“Only when it's the very last of minutes and when it's one of my rare dinner parties.”
“Once, we had to back out once.”
“I love that, 'back out,'“ Grace again affected a conspiratorial comment with someone on her end. “Not 'regretfully declined' or even 'missed out' but 'backed out.' Very telling, my dear. Very. So, what are you wearing and are you presently wearing it?”
Maggie glanced up at the clock and realized that she was, in fact, running late. She wasn't dressed and Laurent wasn't even in shouting distance.
“It isn't formal, is it?” she asked, standing and peering through the French doors to see if she could spot Laurent.
“Formal? No. Do you mean floor-length formal? Or just best-jewels formal?”

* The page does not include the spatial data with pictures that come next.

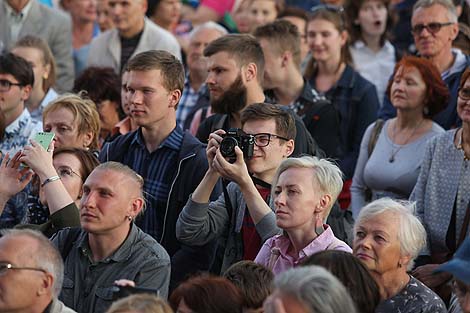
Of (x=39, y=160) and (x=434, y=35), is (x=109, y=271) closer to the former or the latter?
(x=39, y=160)

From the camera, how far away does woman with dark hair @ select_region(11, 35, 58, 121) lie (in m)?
9.63

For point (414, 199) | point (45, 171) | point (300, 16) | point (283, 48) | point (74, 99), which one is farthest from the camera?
point (300, 16)

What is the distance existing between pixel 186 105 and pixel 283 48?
60.9 inches

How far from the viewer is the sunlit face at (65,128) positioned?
8125 millimetres

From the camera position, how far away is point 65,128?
8.13 metres

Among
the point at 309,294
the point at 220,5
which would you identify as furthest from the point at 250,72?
the point at 220,5

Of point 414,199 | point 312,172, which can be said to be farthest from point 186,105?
point 312,172

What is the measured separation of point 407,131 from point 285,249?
2.25m

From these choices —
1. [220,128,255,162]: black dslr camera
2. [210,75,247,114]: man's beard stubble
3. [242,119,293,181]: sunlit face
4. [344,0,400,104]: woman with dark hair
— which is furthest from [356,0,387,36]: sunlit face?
[220,128,255,162]: black dslr camera

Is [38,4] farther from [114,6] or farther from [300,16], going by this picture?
[300,16]

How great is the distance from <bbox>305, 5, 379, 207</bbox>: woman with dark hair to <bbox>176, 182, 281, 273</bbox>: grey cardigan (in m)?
2.07

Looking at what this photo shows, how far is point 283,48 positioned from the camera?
893 centimetres

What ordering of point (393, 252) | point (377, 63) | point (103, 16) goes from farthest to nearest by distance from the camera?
point (103, 16)
point (377, 63)
point (393, 252)

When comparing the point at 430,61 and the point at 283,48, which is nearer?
the point at 430,61
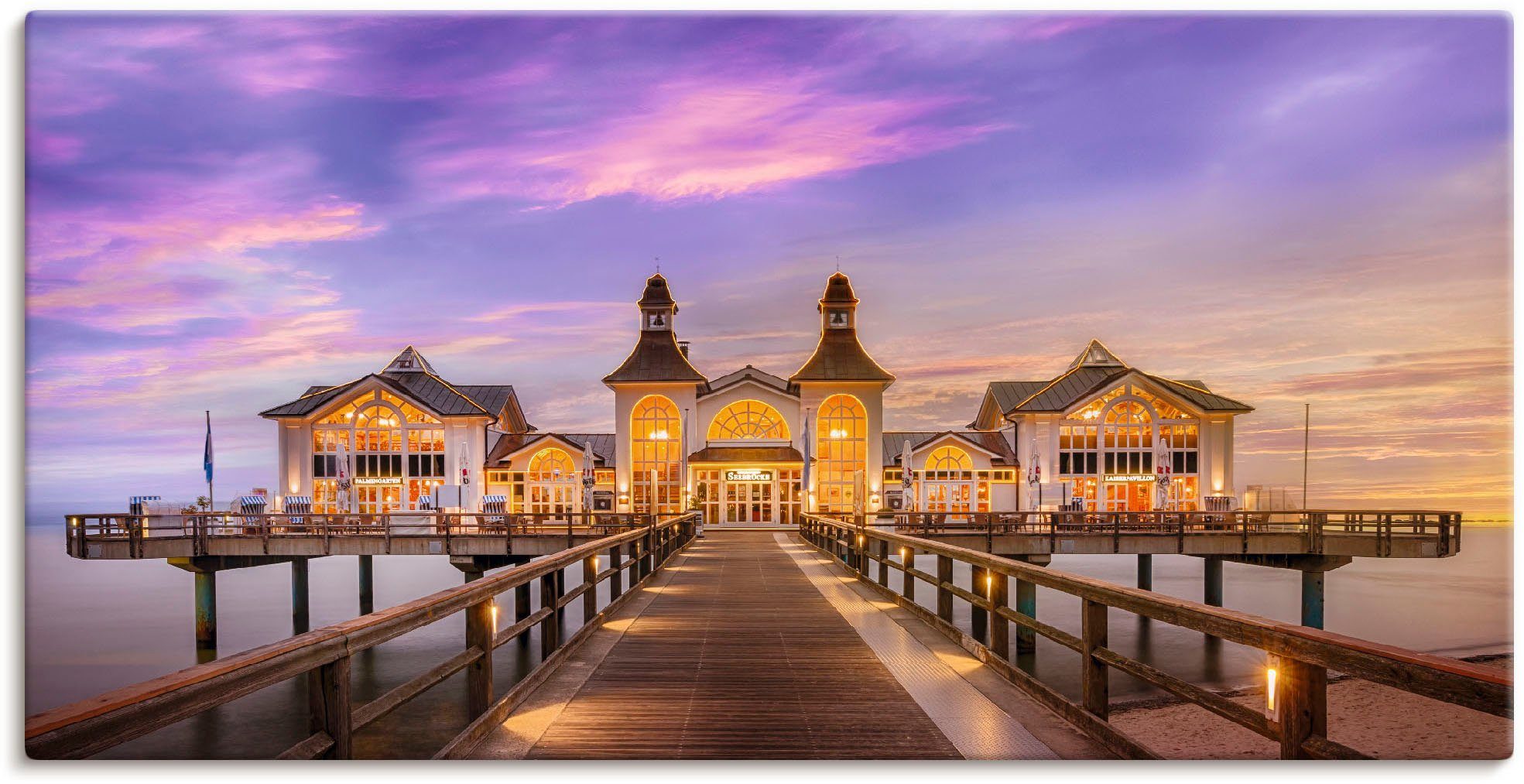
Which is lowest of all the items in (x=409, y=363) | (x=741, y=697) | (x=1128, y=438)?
(x=741, y=697)

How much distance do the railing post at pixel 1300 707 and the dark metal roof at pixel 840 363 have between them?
3451cm

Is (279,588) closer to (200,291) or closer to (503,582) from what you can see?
(200,291)

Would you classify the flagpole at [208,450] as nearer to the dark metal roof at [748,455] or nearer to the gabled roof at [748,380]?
the dark metal roof at [748,455]

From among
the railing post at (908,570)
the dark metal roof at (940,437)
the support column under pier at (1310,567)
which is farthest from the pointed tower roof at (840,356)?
the railing post at (908,570)

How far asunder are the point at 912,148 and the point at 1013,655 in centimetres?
1121

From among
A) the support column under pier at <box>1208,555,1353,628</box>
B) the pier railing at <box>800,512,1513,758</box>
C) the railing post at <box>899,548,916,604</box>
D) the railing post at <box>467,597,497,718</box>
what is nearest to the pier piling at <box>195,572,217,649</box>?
the railing post at <box>899,548,916,604</box>

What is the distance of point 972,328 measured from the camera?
1895 cm

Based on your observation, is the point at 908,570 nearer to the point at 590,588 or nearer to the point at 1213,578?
the point at 590,588

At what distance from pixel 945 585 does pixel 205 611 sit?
21.6 m

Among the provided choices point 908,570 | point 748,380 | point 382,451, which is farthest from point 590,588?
point 382,451

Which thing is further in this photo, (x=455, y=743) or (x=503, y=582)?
(x=503, y=582)

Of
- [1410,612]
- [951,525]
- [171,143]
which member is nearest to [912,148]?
[171,143]

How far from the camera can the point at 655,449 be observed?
3888 centimetres

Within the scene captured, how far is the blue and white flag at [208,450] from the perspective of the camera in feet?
48.6
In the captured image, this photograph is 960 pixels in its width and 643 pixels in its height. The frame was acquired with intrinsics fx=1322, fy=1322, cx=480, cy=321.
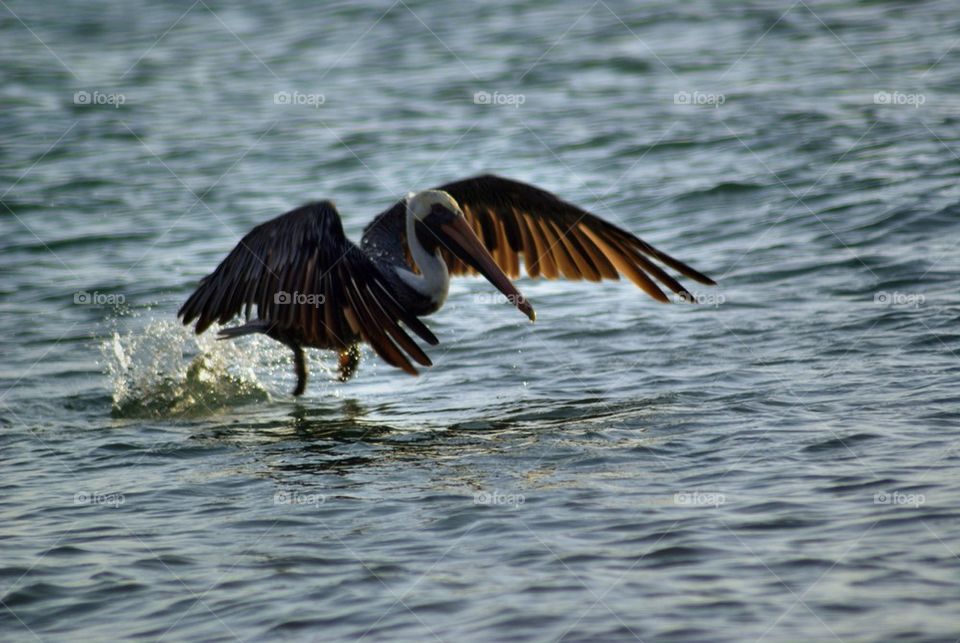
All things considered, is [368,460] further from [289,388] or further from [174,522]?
[289,388]

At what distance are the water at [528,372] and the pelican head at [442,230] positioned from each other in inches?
Answer: 33.4

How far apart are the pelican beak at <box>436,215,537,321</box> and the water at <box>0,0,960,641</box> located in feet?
2.41

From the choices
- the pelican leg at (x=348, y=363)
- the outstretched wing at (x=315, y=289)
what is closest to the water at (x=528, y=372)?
the pelican leg at (x=348, y=363)

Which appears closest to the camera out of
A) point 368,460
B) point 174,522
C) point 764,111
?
point 174,522

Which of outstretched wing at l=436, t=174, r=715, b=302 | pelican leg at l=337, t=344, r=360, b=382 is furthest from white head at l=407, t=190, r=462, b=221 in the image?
pelican leg at l=337, t=344, r=360, b=382

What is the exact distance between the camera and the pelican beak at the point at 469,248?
24.1 ft

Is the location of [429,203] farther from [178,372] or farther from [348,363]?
[178,372]

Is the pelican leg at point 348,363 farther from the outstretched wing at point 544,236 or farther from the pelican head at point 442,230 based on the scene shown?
the outstretched wing at point 544,236

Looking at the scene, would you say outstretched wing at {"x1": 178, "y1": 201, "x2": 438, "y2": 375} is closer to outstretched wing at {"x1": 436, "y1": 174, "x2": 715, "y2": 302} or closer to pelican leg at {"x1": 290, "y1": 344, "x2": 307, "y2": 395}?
pelican leg at {"x1": 290, "y1": 344, "x2": 307, "y2": 395}

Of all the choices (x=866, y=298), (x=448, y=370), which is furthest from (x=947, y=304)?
(x=448, y=370)

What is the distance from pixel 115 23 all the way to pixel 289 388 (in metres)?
14.1

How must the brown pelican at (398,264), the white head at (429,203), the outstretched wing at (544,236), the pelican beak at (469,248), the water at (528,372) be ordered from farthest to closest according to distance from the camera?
1. the outstretched wing at (544,236)
2. the white head at (429,203)
3. the pelican beak at (469,248)
4. the brown pelican at (398,264)
5. the water at (528,372)

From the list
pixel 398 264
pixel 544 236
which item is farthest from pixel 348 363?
pixel 544 236

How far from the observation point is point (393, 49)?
18.9 metres
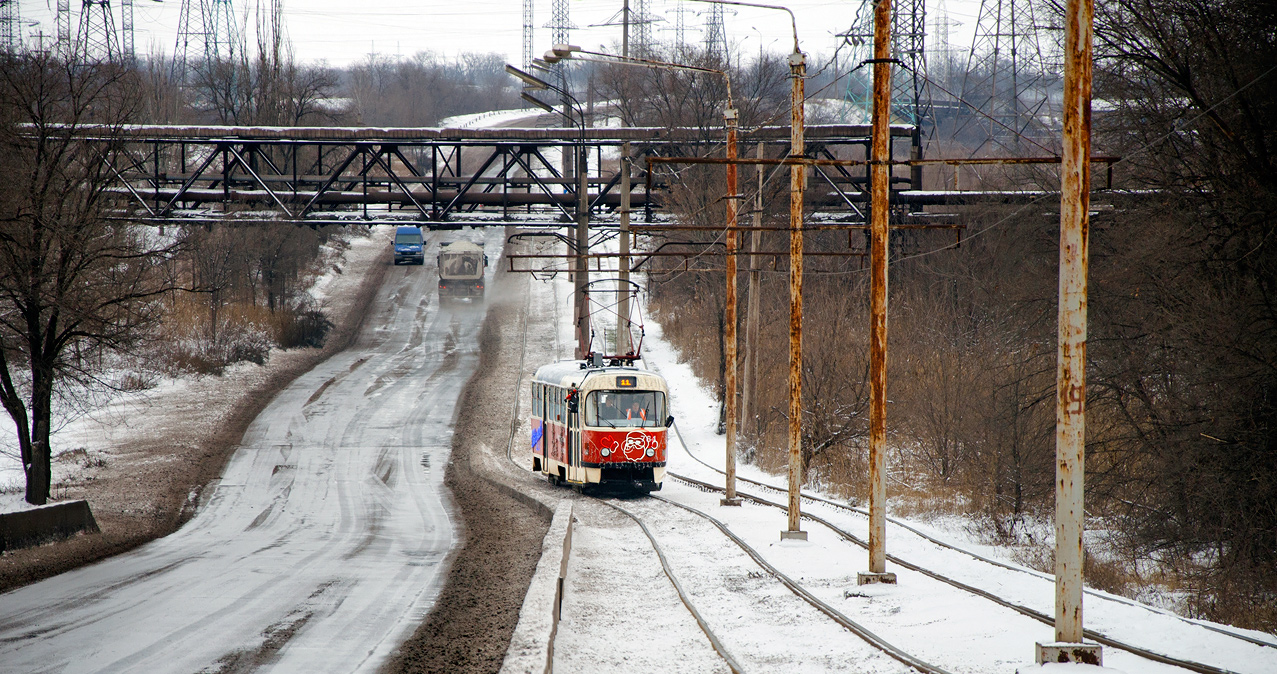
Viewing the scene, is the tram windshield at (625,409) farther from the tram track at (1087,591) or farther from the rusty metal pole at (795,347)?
the rusty metal pole at (795,347)

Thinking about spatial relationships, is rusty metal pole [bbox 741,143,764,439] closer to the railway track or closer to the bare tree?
the railway track

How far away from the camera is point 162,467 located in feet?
94.1

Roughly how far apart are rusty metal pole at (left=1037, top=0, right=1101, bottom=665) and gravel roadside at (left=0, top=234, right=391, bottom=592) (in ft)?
44.3

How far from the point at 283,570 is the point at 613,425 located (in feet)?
30.7

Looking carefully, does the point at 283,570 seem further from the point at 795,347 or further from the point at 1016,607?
the point at 1016,607

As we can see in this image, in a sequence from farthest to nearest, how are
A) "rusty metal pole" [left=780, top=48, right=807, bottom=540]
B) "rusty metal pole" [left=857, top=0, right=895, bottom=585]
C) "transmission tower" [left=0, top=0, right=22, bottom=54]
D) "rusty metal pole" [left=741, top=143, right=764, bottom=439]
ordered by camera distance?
"transmission tower" [left=0, top=0, right=22, bottom=54] < "rusty metal pole" [left=741, top=143, right=764, bottom=439] < "rusty metal pole" [left=780, top=48, right=807, bottom=540] < "rusty metal pole" [left=857, top=0, right=895, bottom=585]

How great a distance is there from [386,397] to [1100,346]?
95.3 ft

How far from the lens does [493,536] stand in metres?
18.8

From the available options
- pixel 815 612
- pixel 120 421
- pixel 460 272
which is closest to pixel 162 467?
pixel 120 421

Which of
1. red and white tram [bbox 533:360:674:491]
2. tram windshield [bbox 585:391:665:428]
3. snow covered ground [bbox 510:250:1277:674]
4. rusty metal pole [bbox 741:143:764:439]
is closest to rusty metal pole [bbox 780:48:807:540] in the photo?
snow covered ground [bbox 510:250:1277:674]

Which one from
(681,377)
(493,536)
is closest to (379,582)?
(493,536)

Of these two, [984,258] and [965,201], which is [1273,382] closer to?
[965,201]

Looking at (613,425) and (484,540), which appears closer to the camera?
(484,540)

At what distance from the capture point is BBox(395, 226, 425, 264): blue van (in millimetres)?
73000
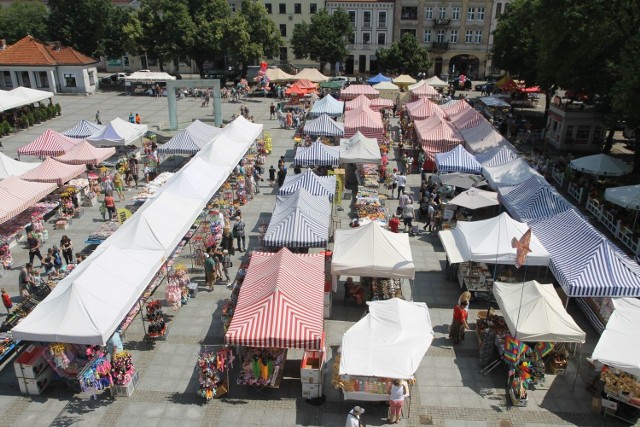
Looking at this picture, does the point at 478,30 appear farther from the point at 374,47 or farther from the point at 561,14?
the point at 561,14

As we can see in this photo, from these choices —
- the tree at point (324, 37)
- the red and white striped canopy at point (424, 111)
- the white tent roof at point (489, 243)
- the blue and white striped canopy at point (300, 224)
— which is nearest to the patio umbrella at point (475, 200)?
the white tent roof at point (489, 243)

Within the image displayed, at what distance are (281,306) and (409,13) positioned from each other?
56.7 m

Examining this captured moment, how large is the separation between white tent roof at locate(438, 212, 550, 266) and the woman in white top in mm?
5403

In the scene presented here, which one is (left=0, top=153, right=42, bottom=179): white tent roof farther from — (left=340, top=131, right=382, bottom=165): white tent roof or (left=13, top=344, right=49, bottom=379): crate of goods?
(left=340, top=131, right=382, bottom=165): white tent roof

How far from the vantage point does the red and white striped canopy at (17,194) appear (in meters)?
18.3

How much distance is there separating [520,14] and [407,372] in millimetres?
35681

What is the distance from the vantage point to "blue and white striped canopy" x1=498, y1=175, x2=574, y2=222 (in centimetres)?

“Grace, do knock it off, won't you? The kids must be with the nanny for you to have so much time to cut up on the phone...”
“I knew it. You're not even dressed.”
“Bye-bye, Gracie.”
“Okay, okay. We'll see you there. And, Maggie...”
“Yes?”
“It's somewhere between blue jeans and your wedding dress, okay?”
“You're a peach.”
2
The front step of Marie’s and René's house was smeared with dog feces. Grace swore lightly as she stepped into it and then grabbed Windsor's arm to balance against while she tugged her slipper off.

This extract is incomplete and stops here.